Quinze mille à soixante mille ouvrières, jusqu’à deux mille faux bourdons1 pour une seule reine : la ruche pourrait être comparée à une entreprise coopérative très organisée qui fonctionne avec précision et où chaque élément a une importance capitale. Par définition, apithérapie signifie « médecine des abeilles » (du latin apis, abeilles, et du grec « thérapie », cure, soin). « L’apithérapie est donc l’action des abeilles pour stimuler nos forces vitales, soulager nos maux et nous aider à guérir.2 » Elle a actuellement une place importante parmi les médecines naturelles et commence même à avoir ses entrées à l’hôpital. Il existe des thérapeutes praticiens en apithérapie3 mais il est aussi possible de se soigner par soi-même.

Le miel

Il est élaboré par le tube digestif des abeilles à partir du nectar des fleurs. Les ouvrières se nourrissent de cette préparation dont la composition varie selon son origine florale. Plus de cent quatre-vingts substances ont été identifiées. Il a une forte concentration de glucose proche de quatre-vingts pour cent. En médecine traditionnelle chinoise, le miel est présenté comme un condensé d’énergies bien que très pauvre en vitamines et minéraux.
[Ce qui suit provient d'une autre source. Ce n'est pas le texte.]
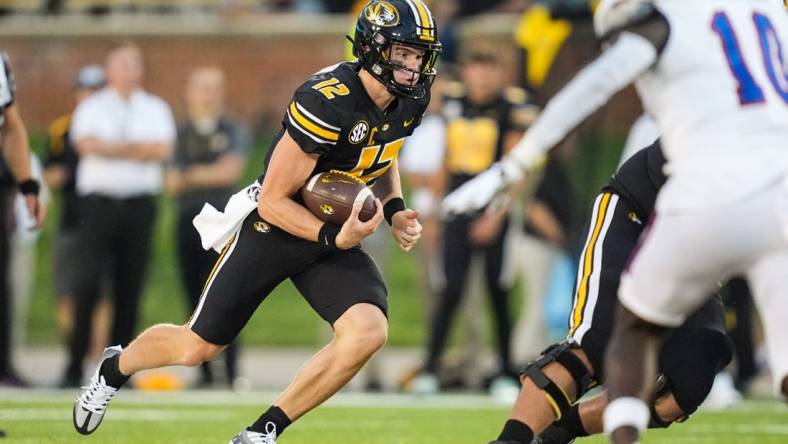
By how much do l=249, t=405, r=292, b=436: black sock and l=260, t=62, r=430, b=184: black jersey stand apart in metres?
0.91

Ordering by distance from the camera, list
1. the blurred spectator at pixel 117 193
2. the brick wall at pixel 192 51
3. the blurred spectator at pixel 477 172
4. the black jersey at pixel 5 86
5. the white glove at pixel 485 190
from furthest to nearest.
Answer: the brick wall at pixel 192 51 < the blurred spectator at pixel 117 193 < the blurred spectator at pixel 477 172 < the black jersey at pixel 5 86 < the white glove at pixel 485 190

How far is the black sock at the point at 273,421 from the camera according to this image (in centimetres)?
540

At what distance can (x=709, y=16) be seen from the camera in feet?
14.3

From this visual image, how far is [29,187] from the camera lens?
708cm

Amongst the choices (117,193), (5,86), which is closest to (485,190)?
(5,86)

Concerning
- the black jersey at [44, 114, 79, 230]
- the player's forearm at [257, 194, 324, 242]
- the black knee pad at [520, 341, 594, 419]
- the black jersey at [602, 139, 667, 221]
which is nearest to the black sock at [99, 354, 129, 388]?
the player's forearm at [257, 194, 324, 242]

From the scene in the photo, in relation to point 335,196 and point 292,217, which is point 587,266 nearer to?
point 335,196

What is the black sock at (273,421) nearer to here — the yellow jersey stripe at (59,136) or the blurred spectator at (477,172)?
the blurred spectator at (477,172)

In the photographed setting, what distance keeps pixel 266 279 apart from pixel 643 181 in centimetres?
144

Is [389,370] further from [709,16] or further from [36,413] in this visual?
[709,16]

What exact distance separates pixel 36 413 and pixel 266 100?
33.4ft

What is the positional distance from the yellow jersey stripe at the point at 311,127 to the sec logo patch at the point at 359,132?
0.13m

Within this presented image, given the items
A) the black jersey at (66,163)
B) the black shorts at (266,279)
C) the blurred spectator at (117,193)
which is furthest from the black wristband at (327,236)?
the black jersey at (66,163)

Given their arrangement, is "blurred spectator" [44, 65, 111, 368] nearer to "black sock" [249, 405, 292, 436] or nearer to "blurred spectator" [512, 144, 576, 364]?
"blurred spectator" [512, 144, 576, 364]
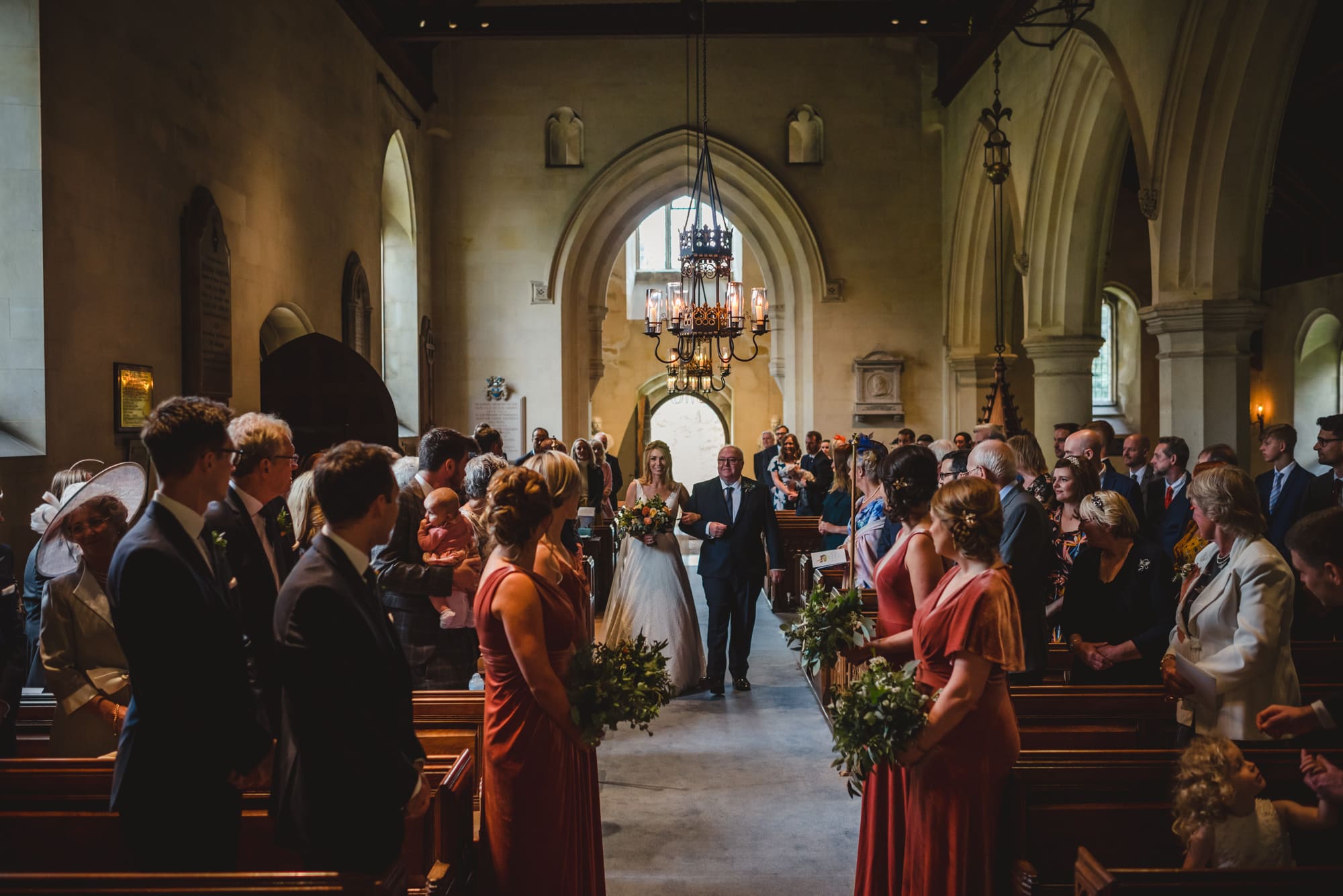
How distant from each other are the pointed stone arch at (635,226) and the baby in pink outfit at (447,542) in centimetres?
983

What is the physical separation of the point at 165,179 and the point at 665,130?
794 cm

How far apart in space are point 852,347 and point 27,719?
11.2 meters

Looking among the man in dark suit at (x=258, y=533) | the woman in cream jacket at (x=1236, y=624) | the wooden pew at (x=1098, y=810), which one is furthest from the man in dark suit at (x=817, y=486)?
the man in dark suit at (x=258, y=533)

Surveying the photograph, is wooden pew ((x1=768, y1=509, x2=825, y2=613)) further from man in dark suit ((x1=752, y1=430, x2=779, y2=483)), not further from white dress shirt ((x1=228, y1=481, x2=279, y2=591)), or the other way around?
white dress shirt ((x1=228, y1=481, x2=279, y2=591))

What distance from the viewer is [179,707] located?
1925mm

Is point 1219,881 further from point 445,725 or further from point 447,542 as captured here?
point 447,542

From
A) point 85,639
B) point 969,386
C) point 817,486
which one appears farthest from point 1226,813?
point 969,386

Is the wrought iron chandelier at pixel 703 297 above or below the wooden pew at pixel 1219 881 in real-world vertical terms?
above

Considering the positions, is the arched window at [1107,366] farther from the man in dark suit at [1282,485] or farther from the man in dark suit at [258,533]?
the man in dark suit at [258,533]

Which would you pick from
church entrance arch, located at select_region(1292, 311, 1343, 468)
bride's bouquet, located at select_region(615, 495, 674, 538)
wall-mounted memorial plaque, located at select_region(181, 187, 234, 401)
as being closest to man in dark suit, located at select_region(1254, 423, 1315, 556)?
bride's bouquet, located at select_region(615, 495, 674, 538)

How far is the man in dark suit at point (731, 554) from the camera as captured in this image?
5773 mm

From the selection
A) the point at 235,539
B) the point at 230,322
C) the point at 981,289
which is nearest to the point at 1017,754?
the point at 235,539

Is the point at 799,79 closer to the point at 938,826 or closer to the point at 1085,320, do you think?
the point at 1085,320

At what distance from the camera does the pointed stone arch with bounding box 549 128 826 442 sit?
1320 cm
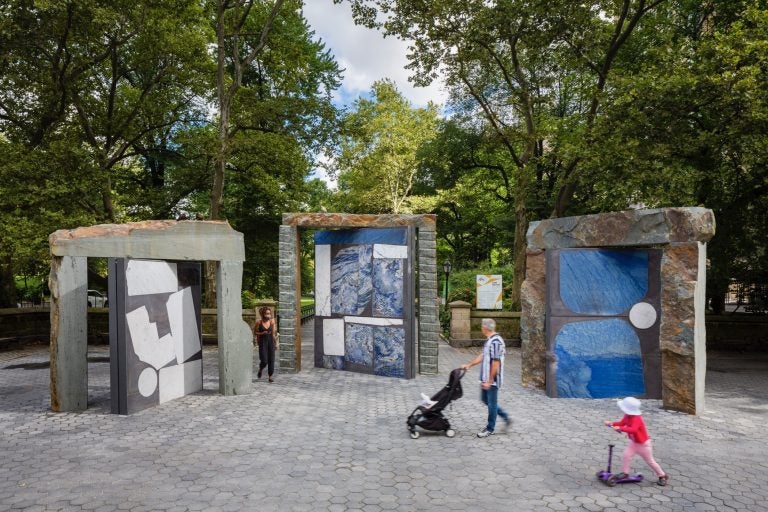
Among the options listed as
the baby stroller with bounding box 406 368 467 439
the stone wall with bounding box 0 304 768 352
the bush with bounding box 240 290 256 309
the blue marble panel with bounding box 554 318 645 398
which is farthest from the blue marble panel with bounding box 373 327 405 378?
the bush with bounding box 240 290 256 309

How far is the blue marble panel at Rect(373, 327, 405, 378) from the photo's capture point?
38.1 feet

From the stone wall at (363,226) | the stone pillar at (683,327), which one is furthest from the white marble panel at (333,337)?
the stone pillar at (683,327)

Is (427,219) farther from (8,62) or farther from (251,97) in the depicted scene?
(8,62)

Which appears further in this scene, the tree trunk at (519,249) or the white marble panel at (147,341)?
the tree trunk at (519,249)

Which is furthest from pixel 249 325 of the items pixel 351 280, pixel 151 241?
pixel 151 241

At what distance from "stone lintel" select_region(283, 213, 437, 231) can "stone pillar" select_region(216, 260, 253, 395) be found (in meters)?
2.55

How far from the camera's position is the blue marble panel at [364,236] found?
38.8 feet

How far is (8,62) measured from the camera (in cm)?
1712

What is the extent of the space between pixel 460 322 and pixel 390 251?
695cm

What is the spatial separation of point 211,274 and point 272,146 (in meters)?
5.38

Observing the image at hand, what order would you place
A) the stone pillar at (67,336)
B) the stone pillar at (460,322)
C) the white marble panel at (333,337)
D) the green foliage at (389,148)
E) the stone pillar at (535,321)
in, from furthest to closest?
the green foliage at (389,148)
the stone pillar at (460,322)
the white marble panel at (333,337)
the stone pillar at (535,321)
the stone pillar at (67,336)

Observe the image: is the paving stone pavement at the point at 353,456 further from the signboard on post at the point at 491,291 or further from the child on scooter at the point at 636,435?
the signboard on post at the point at 491,291

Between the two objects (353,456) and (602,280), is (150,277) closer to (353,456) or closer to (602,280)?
(353,456)

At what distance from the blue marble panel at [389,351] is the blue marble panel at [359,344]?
147mm
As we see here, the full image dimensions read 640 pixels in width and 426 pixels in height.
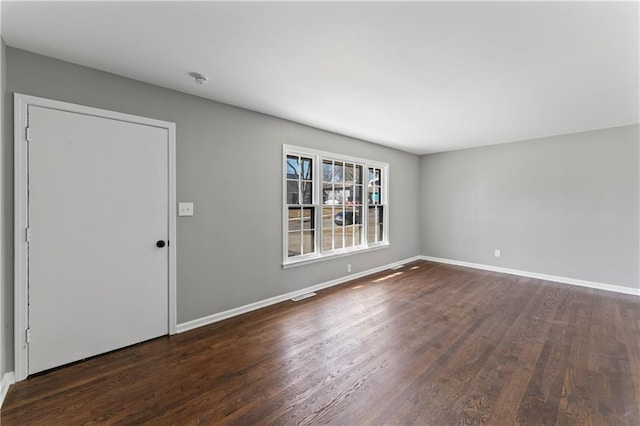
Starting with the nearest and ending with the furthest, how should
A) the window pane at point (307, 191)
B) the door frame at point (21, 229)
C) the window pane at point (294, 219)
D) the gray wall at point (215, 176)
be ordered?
the door frame at point (21, 229) < the gray wall at point (215, 176) < the window pane at point (294, 219) < the window pane at point (307, 191)

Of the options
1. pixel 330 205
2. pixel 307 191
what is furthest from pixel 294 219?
pixel 330 205

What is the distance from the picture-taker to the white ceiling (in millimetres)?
1682

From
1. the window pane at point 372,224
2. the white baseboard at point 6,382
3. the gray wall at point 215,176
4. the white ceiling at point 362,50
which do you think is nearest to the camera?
the white ceiling at point 362,50

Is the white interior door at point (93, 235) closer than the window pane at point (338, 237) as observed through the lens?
Yes

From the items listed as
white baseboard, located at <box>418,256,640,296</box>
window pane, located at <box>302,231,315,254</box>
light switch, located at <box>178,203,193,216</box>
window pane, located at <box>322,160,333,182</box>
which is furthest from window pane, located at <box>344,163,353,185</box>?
white baseboard, located at <box>418,256,640,296</box>

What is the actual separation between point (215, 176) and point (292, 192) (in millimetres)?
1177

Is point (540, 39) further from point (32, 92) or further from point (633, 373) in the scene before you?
point (32, 92)

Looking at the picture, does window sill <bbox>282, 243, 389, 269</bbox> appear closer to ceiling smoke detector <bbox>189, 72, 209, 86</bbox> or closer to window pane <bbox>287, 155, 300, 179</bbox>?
window pane <bbox>287, 155, 300, 179</bbox>

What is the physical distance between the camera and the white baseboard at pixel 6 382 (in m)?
1.86

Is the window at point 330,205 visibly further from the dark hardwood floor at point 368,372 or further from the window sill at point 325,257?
the dark hardwood floor at point 368,372

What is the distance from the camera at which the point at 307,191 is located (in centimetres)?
417

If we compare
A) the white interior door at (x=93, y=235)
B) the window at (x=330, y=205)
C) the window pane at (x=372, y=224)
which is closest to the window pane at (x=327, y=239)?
the window at (x=330, y=205)

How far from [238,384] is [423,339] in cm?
181

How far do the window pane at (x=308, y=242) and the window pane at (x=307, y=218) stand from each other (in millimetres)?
98
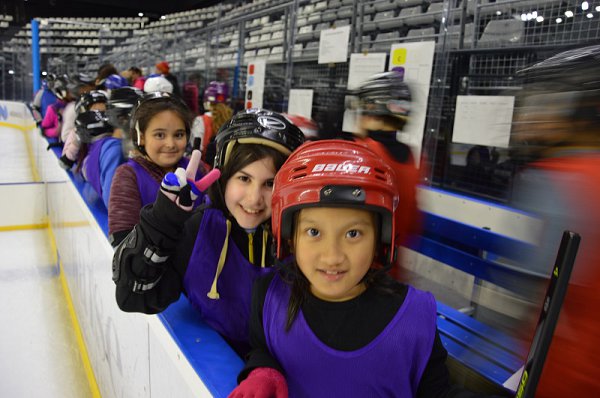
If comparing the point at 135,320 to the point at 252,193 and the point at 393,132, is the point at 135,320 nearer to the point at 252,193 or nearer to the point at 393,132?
the point at 252,193

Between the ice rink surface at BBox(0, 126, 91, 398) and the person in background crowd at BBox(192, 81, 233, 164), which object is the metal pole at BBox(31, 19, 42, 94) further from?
the person in background crowd at BBox(192, 81, 233, 164)

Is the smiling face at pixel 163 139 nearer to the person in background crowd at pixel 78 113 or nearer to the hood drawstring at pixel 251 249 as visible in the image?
the hood drawstring at pixel 251 249

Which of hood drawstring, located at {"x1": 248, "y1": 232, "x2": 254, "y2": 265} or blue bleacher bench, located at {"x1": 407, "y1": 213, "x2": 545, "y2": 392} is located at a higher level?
hood drawstring, located at {"x1": 248, "y1": 232, "x2": 254, "y2": 265}

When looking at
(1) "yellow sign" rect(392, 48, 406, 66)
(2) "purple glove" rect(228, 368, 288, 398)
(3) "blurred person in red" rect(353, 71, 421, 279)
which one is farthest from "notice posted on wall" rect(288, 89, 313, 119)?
(2) "purple glove" rect(228, 368, 288, 398)

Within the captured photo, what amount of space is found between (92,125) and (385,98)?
166 centimetres

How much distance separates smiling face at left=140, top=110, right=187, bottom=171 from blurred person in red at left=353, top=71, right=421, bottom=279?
2.34 ft

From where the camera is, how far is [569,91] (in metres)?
0.80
En phytothérapie européenne, il est considéré comme anti-anémique : c’est un alicament. Pour l’anecdote, sachez que « pour produire 500 grammes de miel, les abeilles doivent effectuer 1 700 voyages, visiter 8 700 000 fleurs, le tout présentant 7 000 heures de travail4 ». Les usages du miel sont multiples et dépendent du type de nectar butiné (acacia, thym...). Pour qu’il soit efficace, la méthode d’extraction est importante afin qu’il conserve ses propriétés thérapeutiques (miel naturel non chauffé). Reconnu comme adoucissant et antitussif, l’habitude de le consommer par voie interne en cas de maux de gorge et d’affections respiratoires est commune à nombre d’entre nous. Ce qui l’est moins c’est son usage en cataplasmes sur les plaies et les brûlures pour profiter de ses effets antiseptique, cicatrisant et antalgique qui font aujourd’hui leurs preuves à l’hôpital. Utilisé aussi en cosmétique, le miel fait des merveilles en cas d’acné quand il est mélangé au citron et posé en masque une dizaine de minutes. La consommation de miel est contre-indiquée avant 1 an (risque de botulisme), en cas de mucosités (toux grasse) et de […]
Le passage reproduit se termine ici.